Written by Janis Daddona.
Have you ever sat down with your doctor and talked about your brain—heart to heart? Neither have I. But that’s exactly what happened in our Forest Call with Dr. James Doty.
Apparently he is capable of living several lives simultaneously. Among other things
– He is a neurosurgeon with top ratings from the Consumer Research Council of America.
– He is the founder and Clinical Director of the Center for Compassion and Altruism Research and Education (CCARE) at Stanford University.
– He is an inventor of surgical instruments and an entrepreneur.
– He is a philanthropist whose gifts support global health and peace initiatives as well as major universities.
– He also serves on numerous boards and as an advisor to nonprofit organizations as diverse as the Association of Medical Ethics and the Council for a Parliament of the Worlds Religions.

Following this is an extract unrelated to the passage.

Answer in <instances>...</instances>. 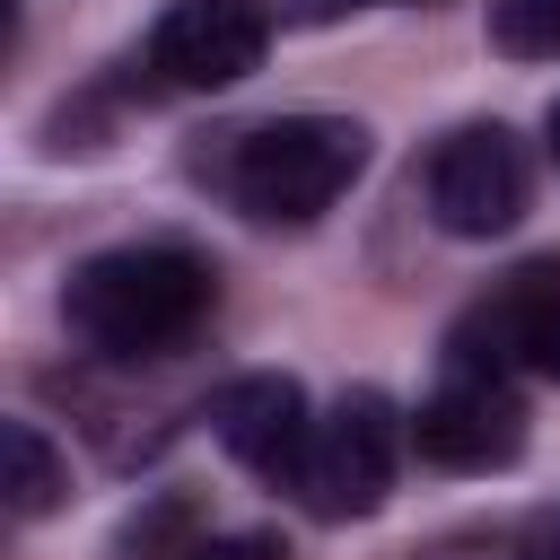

But he is no stranger to struggle. He served as a caregiver in a family whose mother was an invalid and father suffered from alcoholism. They were on public assistance all that time. As he said, “At that age you feel like a leaf being blown by an ill wind.” He witnessed the indifference of those with money and influence, but also the compassion and generosity of those with nothing, and it made an impact. At age 13 he wandered into a magic store and had a serendipitous conversation with the mother of the owner who was there. She took a tender interest in him and said, “If you come back every day for six weeks, I’ll teach you something.” He did. And what he learned was the practice of mindfulness, envisioning, positive thinking, and making his choices his own and no one else’s. The lessons were transformational. Magic indeed! It put him on an amazing path that defied the odds and led him to medical school, neurosurgery, and a persistent curiosity about the power of compassion and neuroplasticity. What he learned is that the brain has an amazing capacity to grow in compassion. That in turn plays a huge role in our physical and psychological health. We benefit ourselves and others when we practice it.